Please note this is an archived topic, so it is locked and unable to be replied to. You may, however, start a new topic and refer to this topic with a link: http://www.banjohangout.org/archive/296386

danbrun - Posted - 12/20/2014:  09:19:36


I'm looking for an instructor who can help me sing better bluegrass, and work on that "high lonesome" Bill Monroe sound. If you know of a good instructor please let me know. Or, maybe there's a website which has helped you out along the way.



Anything you can offer to help my vocal technique would be great.



Edited by - Lynne on 12/20/2014 10:34:48

drbluegrass - Posted - 12/20/2014:  09:24:39


Great post. Been wondering the same thing.

eagleisland - Posted - 12/20/2014:  09:51:04


Dan, you'd probably get better results if you mentioned where you're looking for a voice help.



Realistically, singing starts with breathing - learning how to do that properly is essential. There are also exercises that help develop range and precision. Realistically, you don't necessarily need a bluegrass singer to teach you those things - any good vocal coach can help you develop those skills, and from there it's a matter of timing and inflection (which you can learn by listening to the greats).



So I'd just be looking in your area for a good voice teacher, style unimportant. Hint: if there are no vocal coaches easy to find in your area, you might try looking at the choir directors at local churches.

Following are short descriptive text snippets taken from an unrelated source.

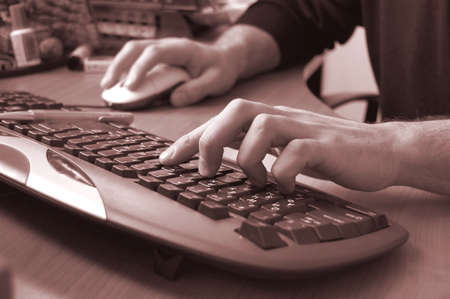 male hand typing on keyboard, red toned Stock Photo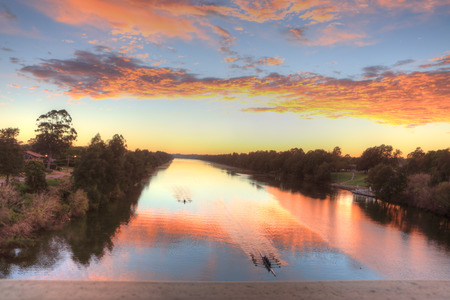 stir up: Beautiful sunrise over the Nepean River, Penrith NSW, Australia. Kayakers practice early morning before larger watercraft stir up the waters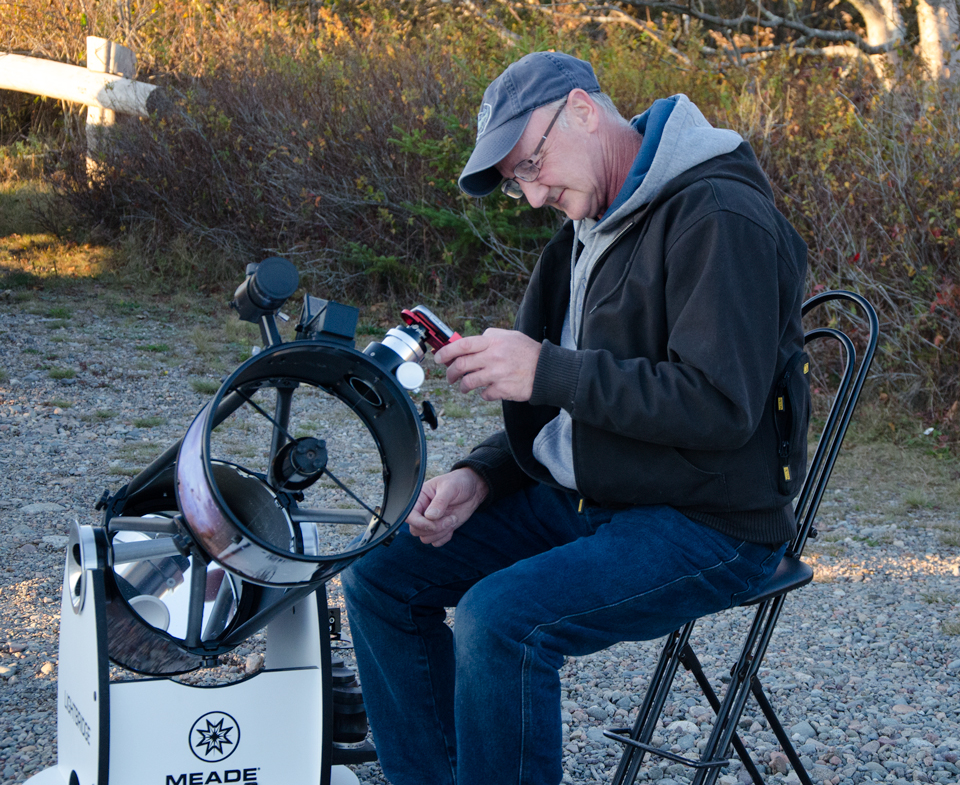 Astronomer Chris Curwin setting up at the Observe the Moon Night October 2017 at Irving Nature Park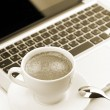Royalty-Free Stock Photo: Cappuccino cup on laptop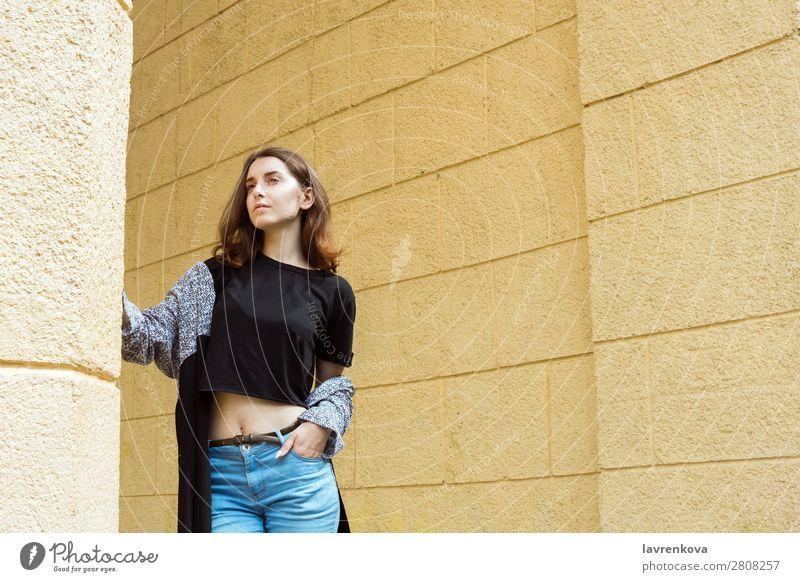 Porträt einer jungen erwachsenen Frau vor der gelben Wand Erwachsene attraktiv schön Freizeitbekleidung Kaukasier Großstadt Gesicht Mode Junge Frau Behaarung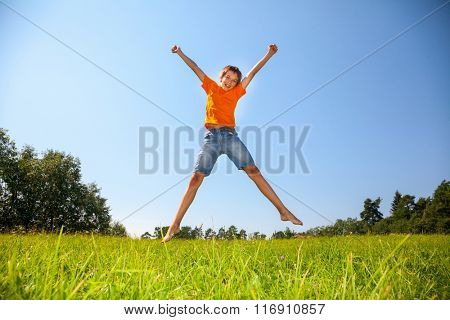 Boy enjoying summertime jumping on the sunny meadow in a summer forest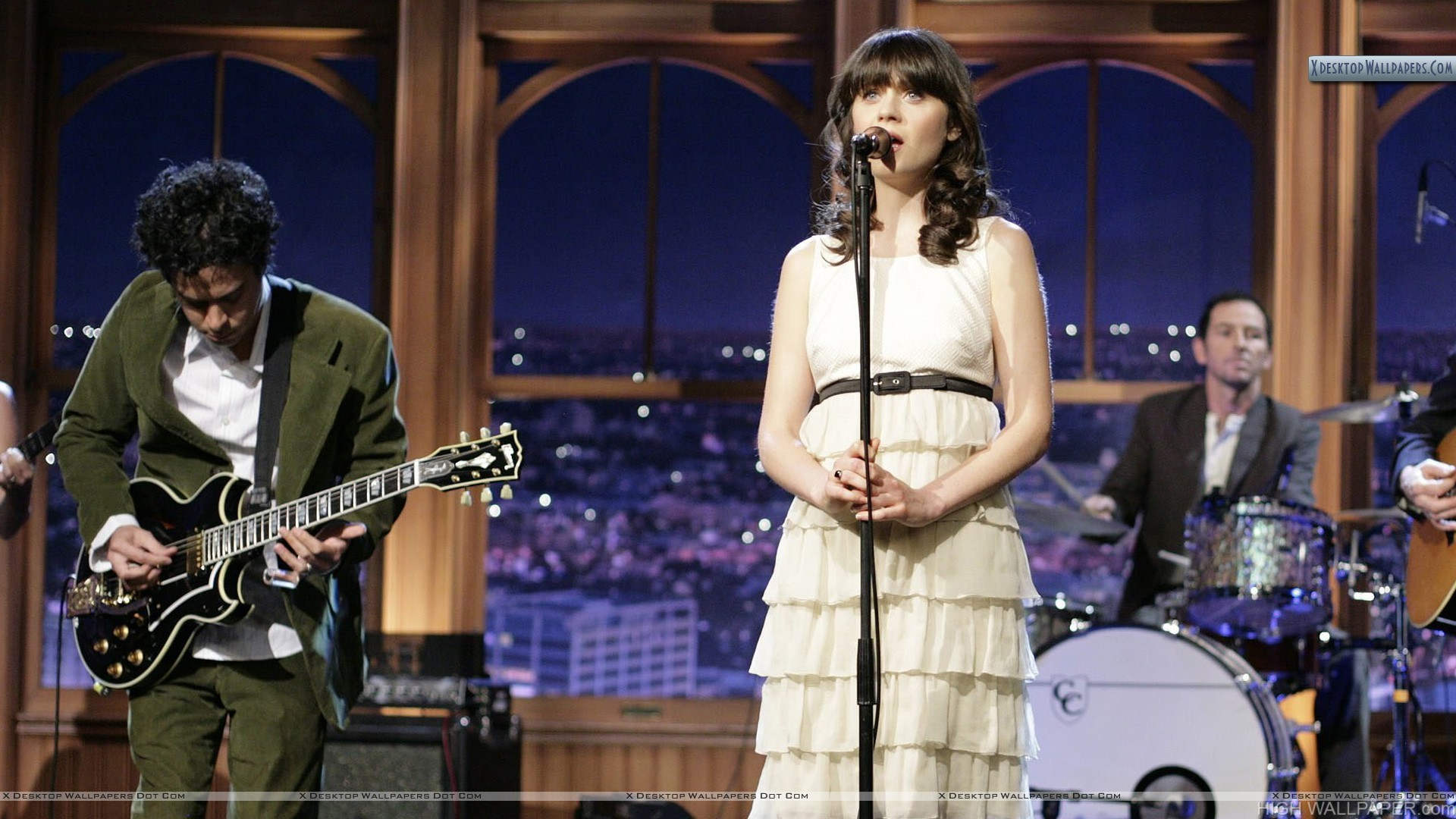 Zooey Deschanel Singing On Stage In White Dress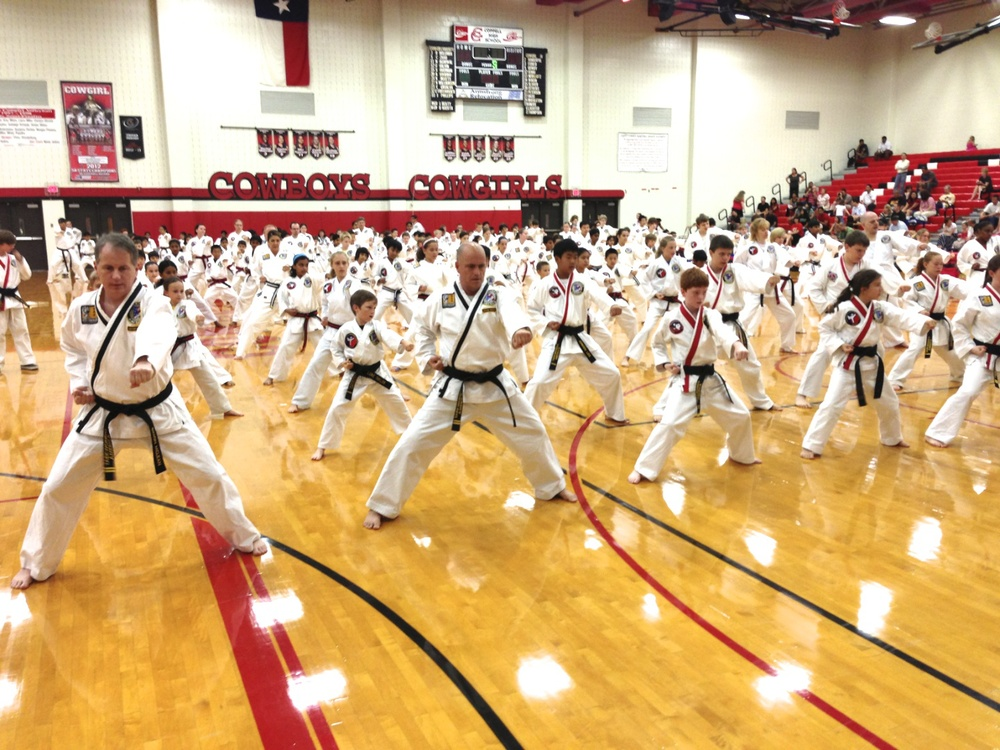 Students warming up at a martial arts Belt Test.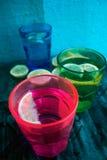 Sodawater, soda of een jenever en een tonicum in kleurrijke glazen met citroen en ijs Royalty-vrije Stock Foto's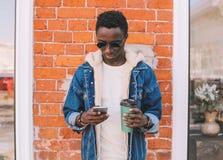 Moda afrykański mężczyzna z smartphone, chwyt filiżanka zdjęcia royalty free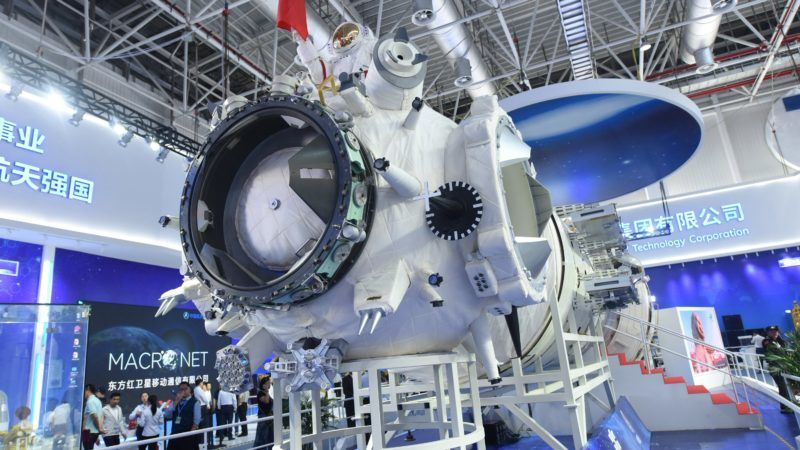 """A full-size model of the core module of China's space station Tianhe is displayed during the 12th China International Aviation and Aerospace Exhibition, also known as Airshow China 2018, in Zhuhai city, south China's Guangdong province, 7 November 2018.  The core module of the """"Tiangong,"""" China's planned space station, has been unveiled for the first time at the 12th China International Aviation and Aerospace Exhibition, or Airshow China 2018, in Zhuhai, Guangdong Province, November 6, 2018. The """"Tiangong"""" will be the """"heavenly temple"""" which will allow Chinese researchers to explore space through the national space laboratory. Officials anticipate """"Tiangong"""" should be completed sometime in 2022. The core module will mainly serve as the control and management aspect of the space station and for the astronauts' living conditions. It will have autonomous flight capability, support the astronauts' long-time stay in outer space and help them conduct experiments concerning aerospace medicine and space science. The in-orbit construction of the space station is expected to be completed around 2022. It will be the country's space lab in long-term stable in-orbit operation. The space station will consist of a core module and two experimental modules, each weighing about 20 tonnes. It will accommodate three to six astronauts. The designed lifespan of the space station is no less than 10 years, which can be extended by maintenance and repair work. The space station can be used to conduct space biology research and help cultivate fine species, probing disease mechanisms and biological medicine in order to improve people's health conditions."""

Those folks almost invariably know how to get people to sing better.



 



BTW - don't be surprised to see this topic moved to another forum.


Buzzbomb - Posted - 12/20/2014:  13:42:02


There's  a DVD "Lead Singing & Rhythmn Guitar" by Peter Rowan on Homespun which you might find useful


pickn5 - Posted - 12/21/2014:  05:52:53


Check with your local music store, they might know of someone or have a bulletin board up with adds posted. Check with your local school system music department also.

leadbelly - Posted - 12/21/2014:  12:18:40


If you want to sing just like Bill, attach a small clamp to your danglies.  I guarantee that "High Lonesome Sound".


Fathand - Posted - 12/22/2014:  17:36:13


Listen to lots of bluegrass and don't fall into the trap that you are expected to sing with a southern drawl unless you talk that way. Pete Wernick's Banjo Songbook has lots of singing tips in it. 


250gibson - Posted - 12/23/2014:  08:31:30


Also, not everyone can sing as high as Bill no matter how much instruction they have. 


Tom Berghan - Posted - 12/23/2014:  18:36:42


quote:


Originally posted by danbrun

I'm looking for an instructor who can help me sing better bluegrass, and work on that "high lonesome" Bill Monroe sound. If you know of a good instructor please let me know. Or, maybe there's a website which has helped you out along the way.



Anything you can offer to help my vocal technique would be great.







To sing "High Lonesome" requires two things.  



1) It requires that you have a specific vocal range and that range is "Tenor."  Most males are not able to sing tenor . . . the majority of males are "Baritones."  Some can sing in the bass range.  And, a very few males can sing in the "counter-tenor" range (above the male tenor . . . refer to the contra-alto range in the chart below).  Bill Monroe could hit a few notes in the counter tenor range . . . but he could not go all the way in that range naturally.  He was however very skilled at smoothly changing to what is called "head tone" and he would break into falsetto.  (like the famous Frankie Valli, or the famous Smokey Robinson)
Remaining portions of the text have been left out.